In a branching process every individual has probability $p_{k}$ of producing exactly $k$ offspring, $k=0,1, \ldots$, and the individuals of each generation produce offspring independently of each other and of individuals in preceding generations. Let $X_{n}$ represent the size of the $n$th generation. Assume that $X_{0}=1$ and $p_{0}>0$ and let $F_{n}(s)$ be the generating function of $X_{n}$. Thus

$$F_{1}(s)=\mathbb{E} s^{X_{1}}=\sum_{k=0}^{\infty} p_{k} s^{k},|s| \leqslant 1$$

(a) Prove that

$$F_{n+1}(s)=F_{n}\left(F_{1}(s)\right)$$

(b) State a result in terms of $F_{1}(s)$ about the probability of eventual extinction. [No proofs are required.]
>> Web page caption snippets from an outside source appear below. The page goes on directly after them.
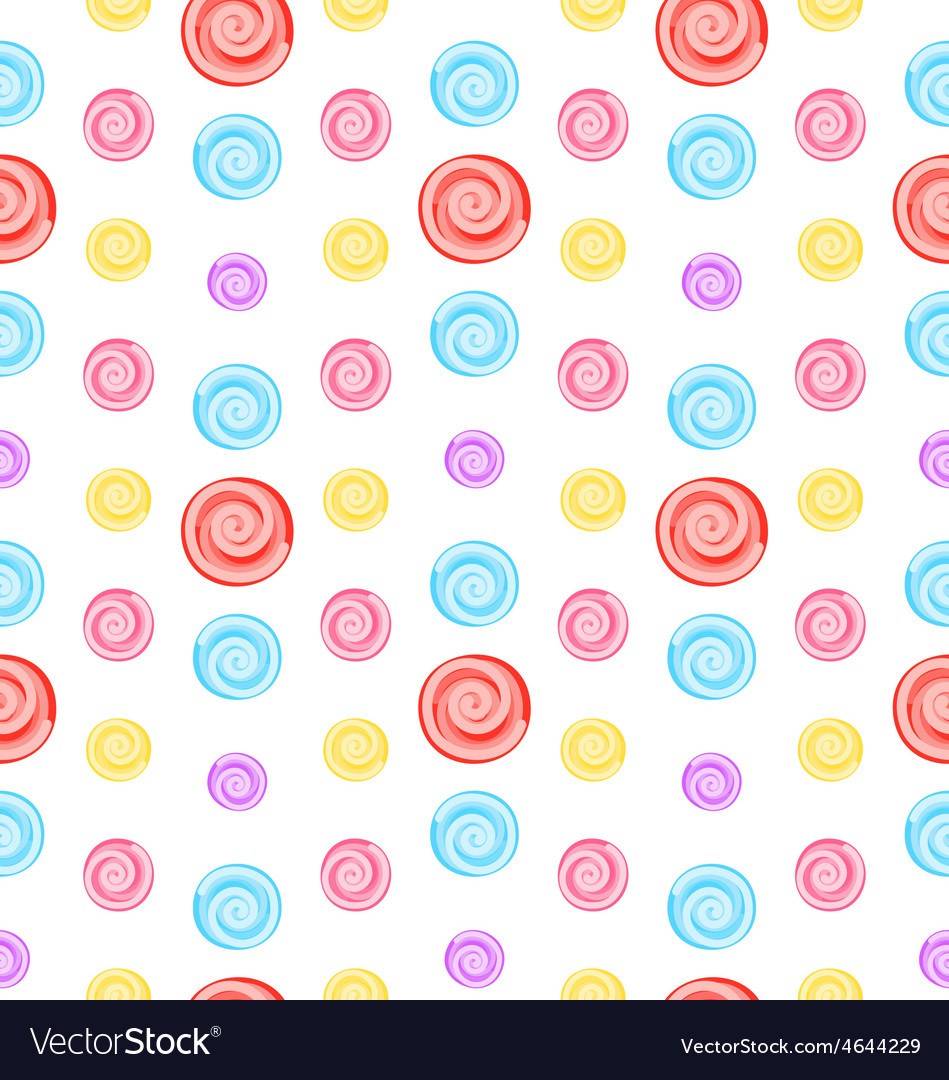 Seamless pattern with colored lollipops vector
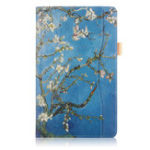 Оригинал Фолио Стенд для печати планшета Чехол Чехол для Samsung Galaxy Tab A 10,5 T590 T595 T597 Tablet – Абрикосовый цвет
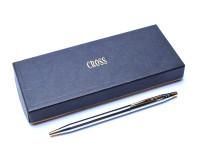 CROSS Century Classic Chrome & Gold Ballpoint Pen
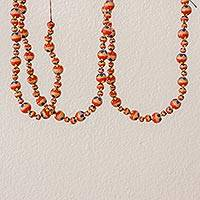 Ceramic beaded garland, 'Floral Holiday in Red' - Floral Ceramic Holiday Garland in Red from Guatemala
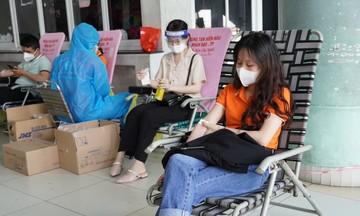 FPT HCM huy động hơn 1.000 người đăng ký hiến máu cuối tuần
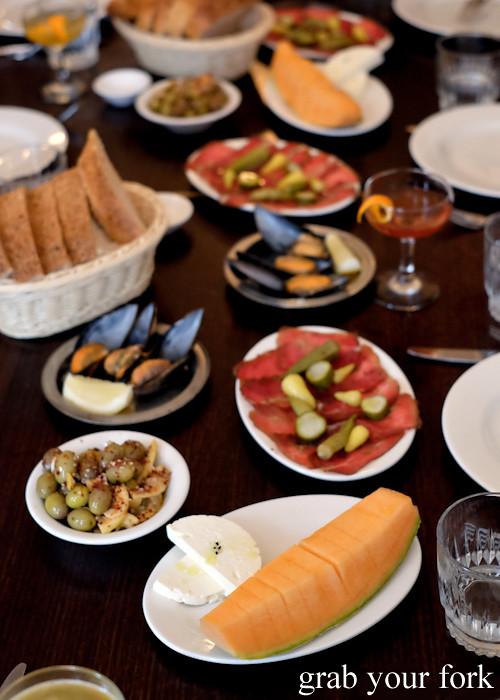 Turkish snacks at Stanbuli in Enmore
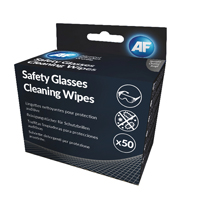 Compare prices for AF International Safety Glasses Cleaning Wipes SGCS050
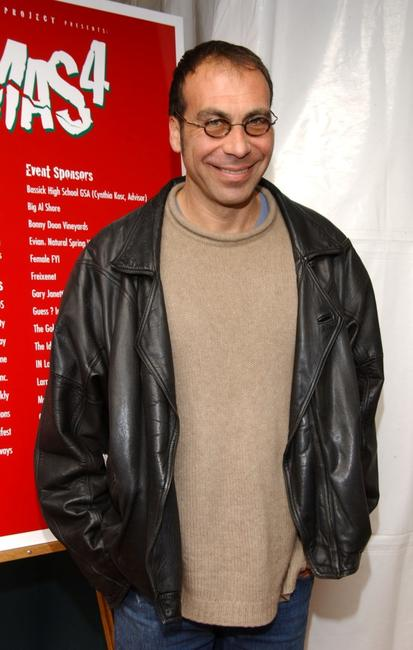 Taylor Negron at the 4th Annual Comedy Benefit Show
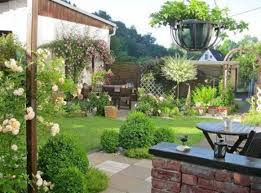 small house landscaping backyard exterior small house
(c) Suppose the probability that an individual leaves $k$ descendants in the next generation is $p_{k}=1 / 2^{k+1}$, for $k \geqslant 0$. Show from the result you state in (b) that extinction is certain. Prove further that in this case

$$F_{n}(s)=\frac{n-(n-1) s}{(n+1)-n s}, \quad n \geqslant 1$$

and deduce the probability that the $n$th generation is empty.